[Dataset entries]
╔══

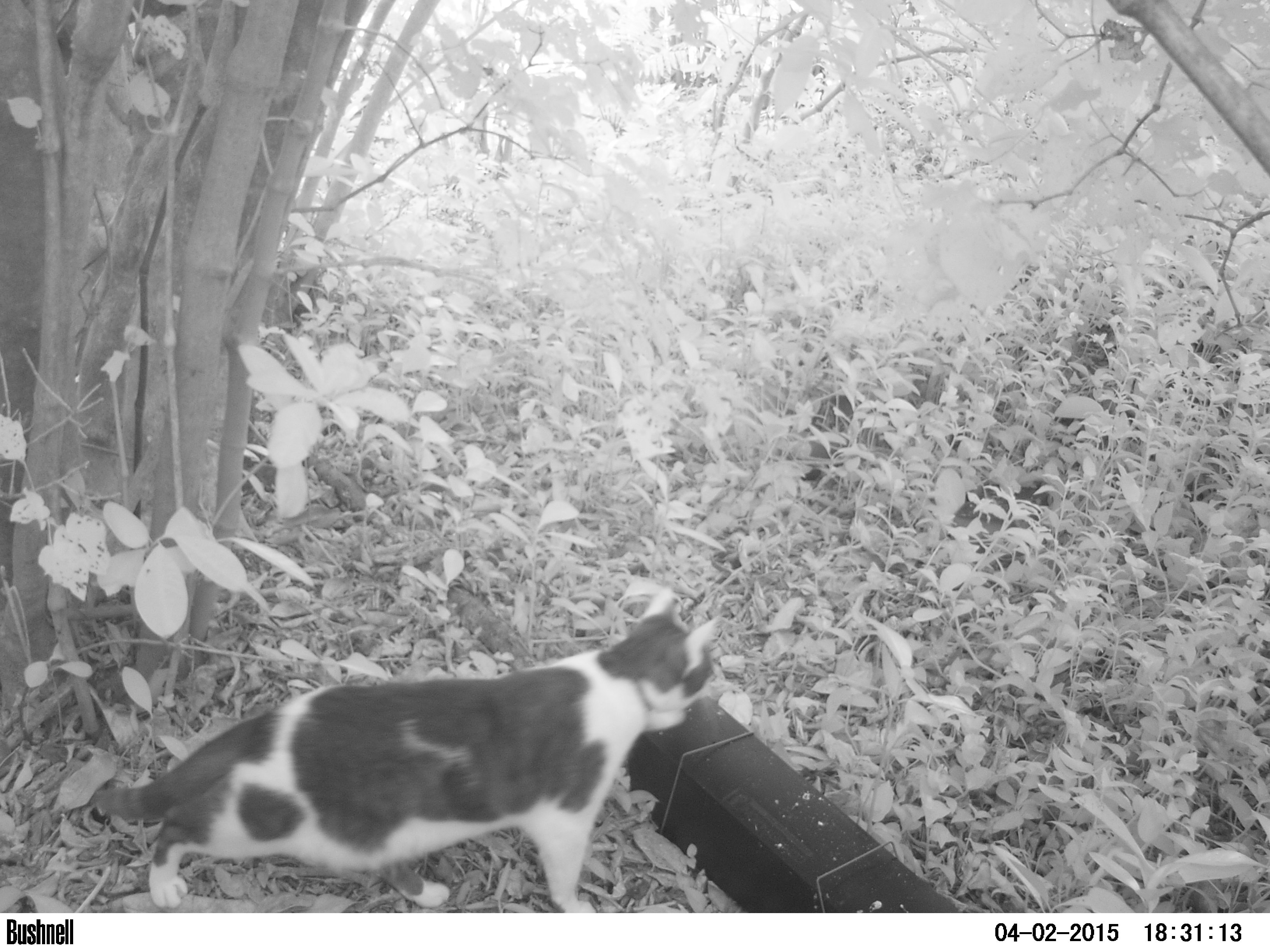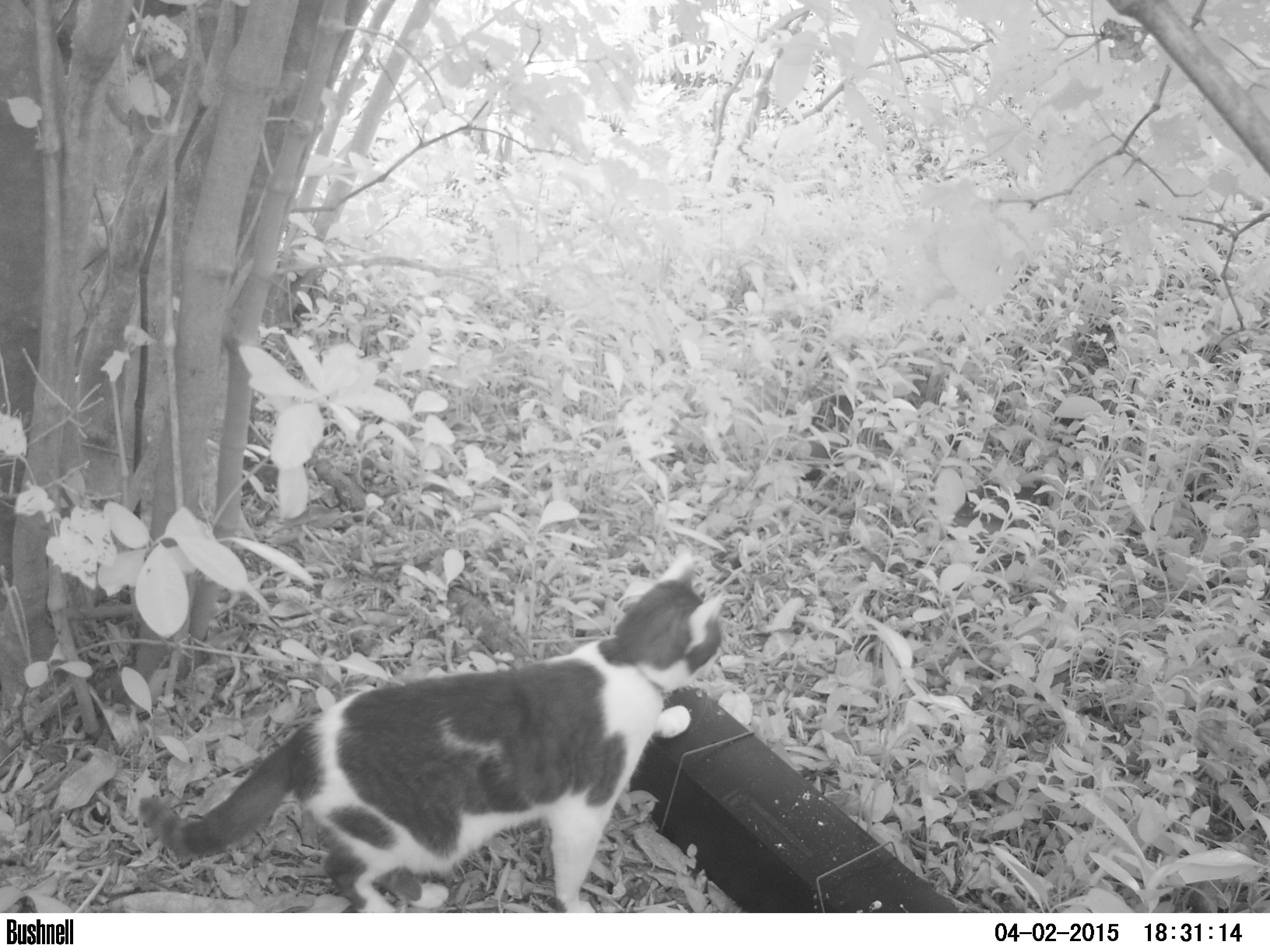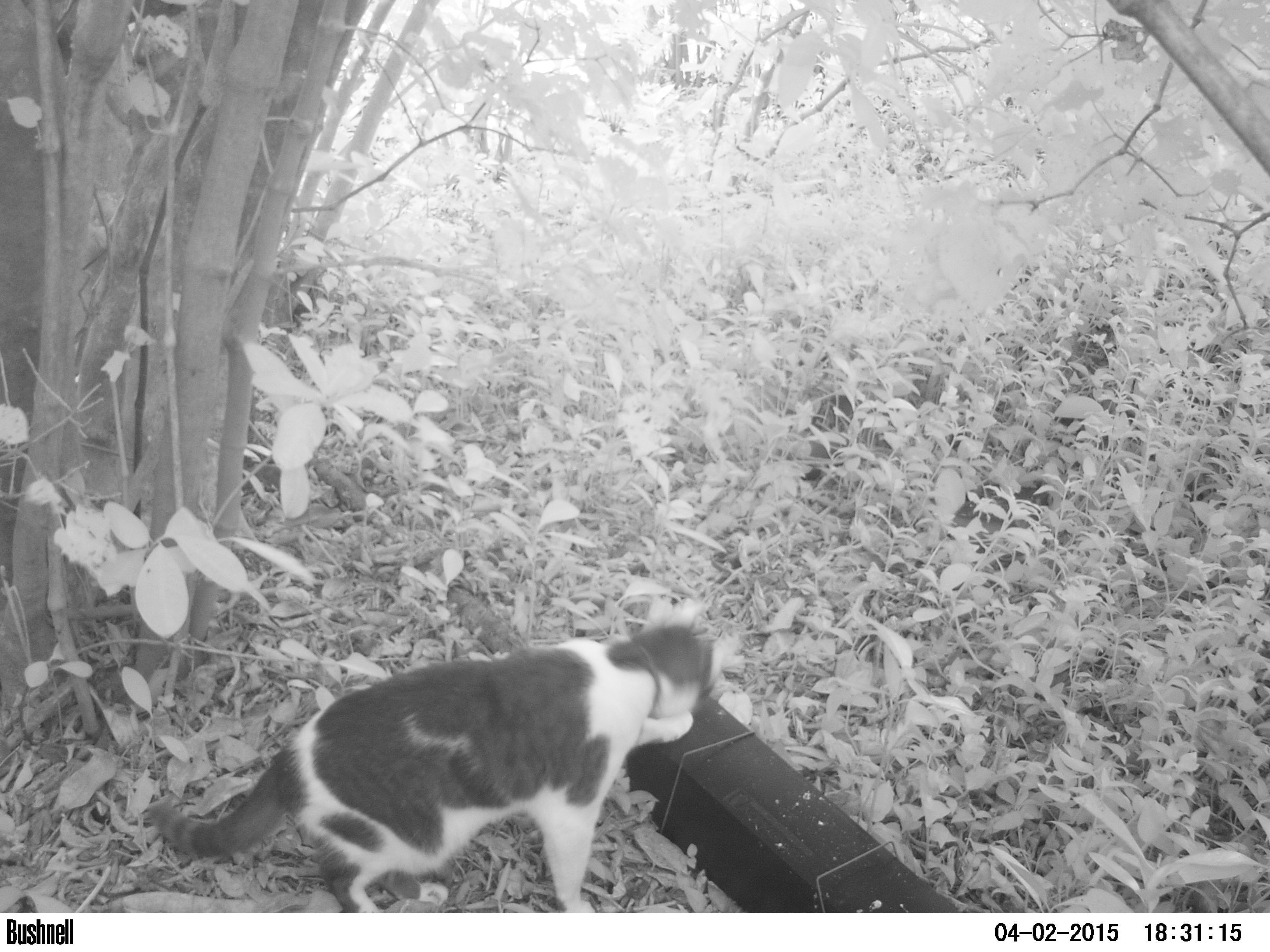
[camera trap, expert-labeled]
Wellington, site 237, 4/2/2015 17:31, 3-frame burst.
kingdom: Animalia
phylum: Chordata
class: Mammalia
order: Carnivora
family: Felidae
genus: Felis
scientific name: Felis catus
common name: cat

╚══

• Description of the task
Make an exact copy of the records above. Keep out every picture.

• Response to the exercise
[camera trap, expert-labeled]
Wellington, site 237, 4/2/2015 17:31, 3-frame burst.
kingdom: Animalia
phylum: Chordata
class: Mammalia
order: Carnivora
family: Felidae
genus: Felis
scientific name: Felis catus
common name: cat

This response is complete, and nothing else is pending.